France’s President Francois Hollande. (Bloomberg)

PARIS (AFP) ― The French government was under fire Sunday over its attempts to hike taxes, with the ruling Socialists forced to back down on one tax plan and facing violent protests over another.

Under pressure from the European Union to rein in the state deficit, President Francois Hollande’s government has announced about 3 billion euros ($4.1 billion) in tax increases for next year.

The hikes, along with major spending cuts, are provoking widespread discontent and damaging Hollande’s deeply unpopular government.

In the latest setback, the government announced Sunday it was dropping plans to increase taxes on popular saving programs.

The plans would have harmonized tax rates on interest from several kinds of savings plans at 15.5 percent, raising an extra 600 million euros in revenues.

In some cases the increases would have been retroactive on earnings from interest dating back to 1997.

The plan was approved as part of a budget vote in the lower house National Assembly last week but came under fire from groups representing savers, the opposition and even some Socialists.

Budget Minister Bernard Cazeneuve announced in Le Journal du Dimanche that the government had dropped the plan and the tax increase would apply only to certain life insurance policies.

Finance Minister Pierre Moscovici said the move showed the government was willing to listen to voters’ concerns and “adapt its decisions”.

“We have heard the concerns of small savers,” Moscovici said on Europe 1 radio.

The opposition welcomed the move and accused the Socialists of flip-flopping.

“The government has committed yet another blunder, this was the theft of people’s savings ... and the government had no other choice” but to drop the idea, said Bruno Le Maire, a former minister with the center-right UMP.

In Brittany meanwhile, about 1,000 protesters clashed with police on Saturday as they attempted to destroy a metal toll gate near the town of Pont-de-Buis in protest over a new “ecotax” due to take effect on Jan. 1.

Protesters set fire to bales of hay and tires and threw eggs and other projectiles at police, who responded with tear gas.

- [Data extract]
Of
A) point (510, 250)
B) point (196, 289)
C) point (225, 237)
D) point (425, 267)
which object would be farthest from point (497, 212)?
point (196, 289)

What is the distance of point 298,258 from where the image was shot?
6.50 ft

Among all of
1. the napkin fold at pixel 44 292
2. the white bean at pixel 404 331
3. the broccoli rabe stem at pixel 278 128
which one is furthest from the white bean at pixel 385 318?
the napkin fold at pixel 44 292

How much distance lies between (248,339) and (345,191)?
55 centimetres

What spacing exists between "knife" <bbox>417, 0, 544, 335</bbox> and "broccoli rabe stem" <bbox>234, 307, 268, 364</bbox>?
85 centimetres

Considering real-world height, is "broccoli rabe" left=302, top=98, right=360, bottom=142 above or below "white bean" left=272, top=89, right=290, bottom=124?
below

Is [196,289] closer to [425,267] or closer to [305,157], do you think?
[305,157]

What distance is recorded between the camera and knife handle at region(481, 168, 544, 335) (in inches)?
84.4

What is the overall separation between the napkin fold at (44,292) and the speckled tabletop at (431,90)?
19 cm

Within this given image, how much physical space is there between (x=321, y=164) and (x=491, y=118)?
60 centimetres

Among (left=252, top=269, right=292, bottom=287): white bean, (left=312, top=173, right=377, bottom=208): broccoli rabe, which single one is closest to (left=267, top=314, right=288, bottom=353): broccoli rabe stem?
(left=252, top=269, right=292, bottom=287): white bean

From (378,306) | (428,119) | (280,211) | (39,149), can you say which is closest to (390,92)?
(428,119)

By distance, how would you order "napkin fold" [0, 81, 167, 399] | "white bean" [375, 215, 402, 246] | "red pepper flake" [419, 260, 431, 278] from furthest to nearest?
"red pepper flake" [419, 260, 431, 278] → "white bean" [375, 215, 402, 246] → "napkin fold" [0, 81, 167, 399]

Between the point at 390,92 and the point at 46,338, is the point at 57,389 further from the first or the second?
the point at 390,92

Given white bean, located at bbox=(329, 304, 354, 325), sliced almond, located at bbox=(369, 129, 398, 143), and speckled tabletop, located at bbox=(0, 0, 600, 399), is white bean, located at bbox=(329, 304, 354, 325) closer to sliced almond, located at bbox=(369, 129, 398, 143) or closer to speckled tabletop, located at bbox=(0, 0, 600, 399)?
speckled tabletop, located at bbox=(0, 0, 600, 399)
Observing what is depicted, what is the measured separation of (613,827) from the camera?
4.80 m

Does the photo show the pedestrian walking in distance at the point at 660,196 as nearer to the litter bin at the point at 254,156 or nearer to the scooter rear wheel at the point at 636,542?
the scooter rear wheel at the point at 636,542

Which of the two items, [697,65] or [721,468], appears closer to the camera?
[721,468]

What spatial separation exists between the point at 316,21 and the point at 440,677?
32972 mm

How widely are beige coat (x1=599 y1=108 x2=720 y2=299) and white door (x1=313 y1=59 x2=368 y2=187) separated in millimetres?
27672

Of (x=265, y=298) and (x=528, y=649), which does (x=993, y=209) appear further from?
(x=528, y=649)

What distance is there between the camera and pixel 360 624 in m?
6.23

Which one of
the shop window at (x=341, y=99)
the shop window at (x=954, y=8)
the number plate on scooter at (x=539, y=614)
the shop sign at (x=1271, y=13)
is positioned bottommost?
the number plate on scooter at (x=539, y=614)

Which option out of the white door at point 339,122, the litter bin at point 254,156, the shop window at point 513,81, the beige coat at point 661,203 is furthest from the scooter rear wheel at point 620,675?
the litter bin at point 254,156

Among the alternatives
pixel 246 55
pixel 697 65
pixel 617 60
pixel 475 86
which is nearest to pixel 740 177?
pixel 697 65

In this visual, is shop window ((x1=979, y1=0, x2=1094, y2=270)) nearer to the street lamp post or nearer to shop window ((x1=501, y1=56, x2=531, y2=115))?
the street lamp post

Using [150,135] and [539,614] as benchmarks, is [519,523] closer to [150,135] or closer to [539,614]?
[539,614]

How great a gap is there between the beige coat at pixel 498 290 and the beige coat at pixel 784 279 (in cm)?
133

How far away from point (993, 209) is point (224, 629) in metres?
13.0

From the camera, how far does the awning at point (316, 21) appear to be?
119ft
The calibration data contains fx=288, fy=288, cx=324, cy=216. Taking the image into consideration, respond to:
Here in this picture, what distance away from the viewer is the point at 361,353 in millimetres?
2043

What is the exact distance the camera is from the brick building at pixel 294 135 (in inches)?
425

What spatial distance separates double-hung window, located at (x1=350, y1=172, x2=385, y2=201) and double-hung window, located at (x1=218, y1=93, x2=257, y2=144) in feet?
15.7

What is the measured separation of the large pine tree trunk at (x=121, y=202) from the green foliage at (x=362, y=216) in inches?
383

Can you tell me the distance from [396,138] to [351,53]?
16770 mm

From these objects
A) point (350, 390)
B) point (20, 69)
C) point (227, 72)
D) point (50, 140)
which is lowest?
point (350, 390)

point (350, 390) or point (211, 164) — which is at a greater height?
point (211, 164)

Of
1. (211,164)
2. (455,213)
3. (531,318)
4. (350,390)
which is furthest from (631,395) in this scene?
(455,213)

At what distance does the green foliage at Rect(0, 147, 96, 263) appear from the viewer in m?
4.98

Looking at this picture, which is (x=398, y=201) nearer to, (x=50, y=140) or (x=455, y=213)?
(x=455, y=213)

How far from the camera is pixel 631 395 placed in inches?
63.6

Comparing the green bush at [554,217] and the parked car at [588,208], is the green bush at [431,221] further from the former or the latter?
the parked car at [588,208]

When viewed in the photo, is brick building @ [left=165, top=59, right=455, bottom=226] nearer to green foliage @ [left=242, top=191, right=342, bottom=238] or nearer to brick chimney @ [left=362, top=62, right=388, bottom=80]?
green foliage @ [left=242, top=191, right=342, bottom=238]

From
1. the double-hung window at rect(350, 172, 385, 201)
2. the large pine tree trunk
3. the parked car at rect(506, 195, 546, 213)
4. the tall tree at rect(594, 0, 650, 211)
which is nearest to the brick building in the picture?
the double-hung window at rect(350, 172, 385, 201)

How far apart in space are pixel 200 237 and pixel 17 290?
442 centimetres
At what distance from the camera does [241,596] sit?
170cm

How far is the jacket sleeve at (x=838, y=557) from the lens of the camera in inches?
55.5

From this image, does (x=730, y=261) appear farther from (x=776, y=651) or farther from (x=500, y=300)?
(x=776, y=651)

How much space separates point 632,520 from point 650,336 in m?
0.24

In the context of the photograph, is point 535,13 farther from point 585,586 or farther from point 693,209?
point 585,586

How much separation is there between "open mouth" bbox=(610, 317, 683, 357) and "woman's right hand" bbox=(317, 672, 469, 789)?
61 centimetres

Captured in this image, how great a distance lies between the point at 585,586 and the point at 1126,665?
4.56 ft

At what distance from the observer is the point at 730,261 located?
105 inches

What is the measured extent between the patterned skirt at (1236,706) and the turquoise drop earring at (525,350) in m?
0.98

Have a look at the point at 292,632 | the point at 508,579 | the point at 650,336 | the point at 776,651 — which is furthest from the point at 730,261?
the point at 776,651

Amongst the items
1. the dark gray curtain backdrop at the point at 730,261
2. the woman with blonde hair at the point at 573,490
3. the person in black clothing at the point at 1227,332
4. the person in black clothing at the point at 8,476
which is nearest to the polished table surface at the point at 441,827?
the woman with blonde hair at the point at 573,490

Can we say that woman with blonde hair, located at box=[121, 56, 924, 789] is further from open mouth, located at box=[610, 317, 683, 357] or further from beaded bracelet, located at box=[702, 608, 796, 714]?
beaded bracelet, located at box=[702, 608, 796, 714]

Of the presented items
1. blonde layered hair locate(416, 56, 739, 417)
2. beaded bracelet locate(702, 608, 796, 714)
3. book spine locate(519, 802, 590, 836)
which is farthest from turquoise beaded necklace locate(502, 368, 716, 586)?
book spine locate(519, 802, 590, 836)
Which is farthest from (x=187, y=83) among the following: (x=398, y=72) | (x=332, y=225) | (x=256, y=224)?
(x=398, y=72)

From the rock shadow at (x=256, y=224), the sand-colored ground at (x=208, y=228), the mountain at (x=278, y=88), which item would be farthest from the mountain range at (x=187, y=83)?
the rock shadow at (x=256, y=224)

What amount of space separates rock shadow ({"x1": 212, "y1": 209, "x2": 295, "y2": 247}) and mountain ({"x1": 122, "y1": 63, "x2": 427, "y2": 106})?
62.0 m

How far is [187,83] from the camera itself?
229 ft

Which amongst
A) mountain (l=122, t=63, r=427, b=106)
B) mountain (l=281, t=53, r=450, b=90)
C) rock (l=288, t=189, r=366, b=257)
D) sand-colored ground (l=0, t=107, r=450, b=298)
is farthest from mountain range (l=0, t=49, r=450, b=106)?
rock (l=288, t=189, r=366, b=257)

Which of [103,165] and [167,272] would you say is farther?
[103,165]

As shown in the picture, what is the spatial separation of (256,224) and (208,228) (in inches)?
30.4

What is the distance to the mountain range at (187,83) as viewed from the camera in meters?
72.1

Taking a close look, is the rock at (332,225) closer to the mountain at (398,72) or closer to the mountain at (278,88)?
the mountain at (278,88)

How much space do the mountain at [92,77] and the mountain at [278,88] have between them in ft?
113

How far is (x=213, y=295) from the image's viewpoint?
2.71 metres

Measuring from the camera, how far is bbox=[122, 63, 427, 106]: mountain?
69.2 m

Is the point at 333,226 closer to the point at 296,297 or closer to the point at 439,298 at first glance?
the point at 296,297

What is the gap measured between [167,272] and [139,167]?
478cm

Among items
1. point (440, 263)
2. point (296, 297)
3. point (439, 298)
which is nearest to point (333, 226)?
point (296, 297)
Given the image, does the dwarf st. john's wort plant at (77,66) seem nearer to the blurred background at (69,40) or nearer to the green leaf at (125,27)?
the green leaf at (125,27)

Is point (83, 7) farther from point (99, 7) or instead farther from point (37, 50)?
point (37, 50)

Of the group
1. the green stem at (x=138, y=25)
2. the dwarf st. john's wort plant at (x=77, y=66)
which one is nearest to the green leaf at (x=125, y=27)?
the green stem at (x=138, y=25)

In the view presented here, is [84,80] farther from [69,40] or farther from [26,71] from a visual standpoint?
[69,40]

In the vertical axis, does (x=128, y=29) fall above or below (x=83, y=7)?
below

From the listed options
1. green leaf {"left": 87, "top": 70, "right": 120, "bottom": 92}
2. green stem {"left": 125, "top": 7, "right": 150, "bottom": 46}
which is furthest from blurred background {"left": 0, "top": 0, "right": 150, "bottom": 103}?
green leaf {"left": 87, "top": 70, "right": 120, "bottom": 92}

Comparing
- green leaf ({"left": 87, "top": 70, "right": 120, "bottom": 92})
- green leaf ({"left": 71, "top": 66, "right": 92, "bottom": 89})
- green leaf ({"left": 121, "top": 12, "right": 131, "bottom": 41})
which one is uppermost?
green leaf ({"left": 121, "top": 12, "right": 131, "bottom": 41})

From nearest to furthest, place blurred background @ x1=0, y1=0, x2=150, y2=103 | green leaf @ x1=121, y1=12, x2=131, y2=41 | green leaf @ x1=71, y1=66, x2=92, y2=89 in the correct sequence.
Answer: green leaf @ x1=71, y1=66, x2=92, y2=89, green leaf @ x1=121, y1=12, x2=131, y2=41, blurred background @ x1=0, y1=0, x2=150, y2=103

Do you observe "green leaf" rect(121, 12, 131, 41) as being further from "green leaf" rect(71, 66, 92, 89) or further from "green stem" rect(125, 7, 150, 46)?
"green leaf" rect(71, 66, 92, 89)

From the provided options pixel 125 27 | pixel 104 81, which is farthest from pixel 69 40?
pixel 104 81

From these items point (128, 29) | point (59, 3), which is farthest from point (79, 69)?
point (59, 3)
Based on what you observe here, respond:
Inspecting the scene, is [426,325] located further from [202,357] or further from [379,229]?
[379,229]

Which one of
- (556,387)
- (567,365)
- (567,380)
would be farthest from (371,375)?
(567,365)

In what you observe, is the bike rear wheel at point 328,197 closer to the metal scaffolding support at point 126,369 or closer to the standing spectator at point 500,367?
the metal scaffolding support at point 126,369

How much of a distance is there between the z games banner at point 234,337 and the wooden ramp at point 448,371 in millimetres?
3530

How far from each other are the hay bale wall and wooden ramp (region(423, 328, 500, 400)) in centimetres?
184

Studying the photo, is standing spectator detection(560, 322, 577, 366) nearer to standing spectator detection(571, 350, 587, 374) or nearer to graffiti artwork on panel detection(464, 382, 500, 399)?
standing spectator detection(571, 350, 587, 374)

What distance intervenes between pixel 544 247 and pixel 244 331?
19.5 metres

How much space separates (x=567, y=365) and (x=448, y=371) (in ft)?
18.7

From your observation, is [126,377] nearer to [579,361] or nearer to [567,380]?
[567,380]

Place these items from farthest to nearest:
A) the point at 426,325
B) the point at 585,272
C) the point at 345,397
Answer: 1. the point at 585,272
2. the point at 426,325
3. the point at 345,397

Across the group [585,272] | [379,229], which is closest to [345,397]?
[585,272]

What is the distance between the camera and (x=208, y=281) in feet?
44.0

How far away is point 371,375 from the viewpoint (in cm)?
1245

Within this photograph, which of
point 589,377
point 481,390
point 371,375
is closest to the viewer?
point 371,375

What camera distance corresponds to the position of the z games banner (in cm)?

- [Exercises to complete]
(1) According to the article on French tax increases, at what rate would tax on interest from several kinds of savings plans have been harmonized?
(2) Continue the article on French tax increases, starting after its final sentence.
The entries have no connection to the article about French tax increases.

- [Answers for the exercise]
(1) 15.5 percent.

(2)
Three protesters were injured, one of them seriously, and six police received minor injuries.

The ecotax, aimed at encouraging environmentally friendly commercial transport, imposes new levies on French and foreign vehicles transporting commercial goods weighing over 3.5 tones.

Critics say the tax will seriously damage Brittany’s farming and food sectors by increasing transportation costs ― driving some companies out of business and leading to major job losses.

Marine Le Pen, the leader of the far-right National Front, expressed support for the protesters on Sunday.

“I understand their anger and I understand why they are protesting,” said Le Pen, whose party is leading in opinion polls ahead of local elections in France next year.

Protests over the tax have grown in Brittany despite government promises to help the food sector and partially exempt Breton roads.

Another major protest has been called for next Saturday.

Hollande’s government has put forward a number of controversial tax ideas since the Socialists took power in mid-2012, including a 75 percent charge on high earners.

French football clubs announced last week they will go on strike at the end of next month to protest the 75 percent tax ― in the first lockdown in the professional French game since 1972.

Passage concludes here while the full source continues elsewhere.